Allow me to explain.
There are many principled online-reputation-management firms. Rather than serving as suppression agents to keep clients' secrets safe from Google, the good ones provide rigorous education of the realities and challenges of reputation management in the digital age. They do so without sullying their own work or that of their peers.
Far too often, however, the good ones get shoved aside by those offering under-the-table tactics that mislead the public and the media. This is a disservice to their clients and the marketing-communications industry.
A recent series from The Times of London on the rising influence of this distant cousin of public relations revealed a slew of dubious practices that defy even the loosest of ethical standards. Among those is flooding online review sites with fake reviews on behalf of clients, as with the insidious fake product reviews of Reverb Communications that were exposed last year in a settlement with the Federal Trade Commission.

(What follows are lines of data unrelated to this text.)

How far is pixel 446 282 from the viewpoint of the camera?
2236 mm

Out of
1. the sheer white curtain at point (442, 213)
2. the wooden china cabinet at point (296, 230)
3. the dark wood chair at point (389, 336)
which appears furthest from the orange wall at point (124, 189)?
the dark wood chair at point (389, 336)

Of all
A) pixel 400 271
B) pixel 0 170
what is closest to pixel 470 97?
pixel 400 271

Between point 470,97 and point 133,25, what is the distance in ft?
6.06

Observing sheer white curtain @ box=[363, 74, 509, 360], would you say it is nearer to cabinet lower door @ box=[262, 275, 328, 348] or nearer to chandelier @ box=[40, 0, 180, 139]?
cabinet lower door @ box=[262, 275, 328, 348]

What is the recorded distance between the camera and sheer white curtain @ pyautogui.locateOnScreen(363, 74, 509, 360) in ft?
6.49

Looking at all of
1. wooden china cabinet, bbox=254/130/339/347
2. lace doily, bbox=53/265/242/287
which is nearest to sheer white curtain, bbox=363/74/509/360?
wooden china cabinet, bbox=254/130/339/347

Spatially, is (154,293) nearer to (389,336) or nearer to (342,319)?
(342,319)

Despite being banned in the U.S., the practice is so prevalent, according to The Times, many hoteliers believe rival hotel staffers are being trained by some firms to pose as customers and bash competitors online while writing glowing reviews on behalf of their employers.

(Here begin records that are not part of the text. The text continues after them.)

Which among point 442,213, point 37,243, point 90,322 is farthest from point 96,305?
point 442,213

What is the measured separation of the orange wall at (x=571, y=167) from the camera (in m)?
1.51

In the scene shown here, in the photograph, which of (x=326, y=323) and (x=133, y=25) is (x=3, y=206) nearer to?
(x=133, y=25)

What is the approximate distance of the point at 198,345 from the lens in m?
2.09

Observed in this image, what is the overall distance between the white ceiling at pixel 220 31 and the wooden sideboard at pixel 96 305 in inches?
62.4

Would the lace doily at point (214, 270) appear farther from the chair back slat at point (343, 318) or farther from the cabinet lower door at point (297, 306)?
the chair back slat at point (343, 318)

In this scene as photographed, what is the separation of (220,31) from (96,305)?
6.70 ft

There is tremendous financial temptation for companies to solicit brand-cleansing work. Studies have shown that 90% of people searching the web click on the first three links they find. Having your firm listed within that coveted first page of Google -- and, more important, having that link go to something positive about your brand -- is undeniably valuable.
But what value is that to marketers if the tactics used can get a client booted out of a favorable search ranking by Google's search regulators?
We shouldn't fool ourselves into thinking this issue is isolated to online review sites. Wikipedia editors have long had a love-hate relationship with PR. In 2007, Wikipedia founder Jimmy Wales threatened to ban PR agencies from contributing to the site because of concerns over firms conveniently rearranging client entries to make them more pleasant.
With the Reverb settlement still sharp in marketers' minds, and the fallout of the Facebook/Burson-Marsteller incident looming over the industry, PR risks further alienating the business community -- one that will spend upward of $8 billion on our services by 2013 -- if we do not push for online-reputation-management firms to bring their ethics in line with industry standards.
Opaque attempts at subverting negative search results, or covering up what has already been published and linked to on the never-erased internet, is a no-win proposition. It's like trying to dig a tunnel to China: It may get you somewhere, but ultimately, you end up right back where you started.
Moreover, these practices go against the spirit of direct and democratic conversations between businesses and their stakeholders, one of the better results achieved through the use of social media.
It's time for the online reputation management industry to clean up its own act before it can have any hope of credibly doing the same for businesses.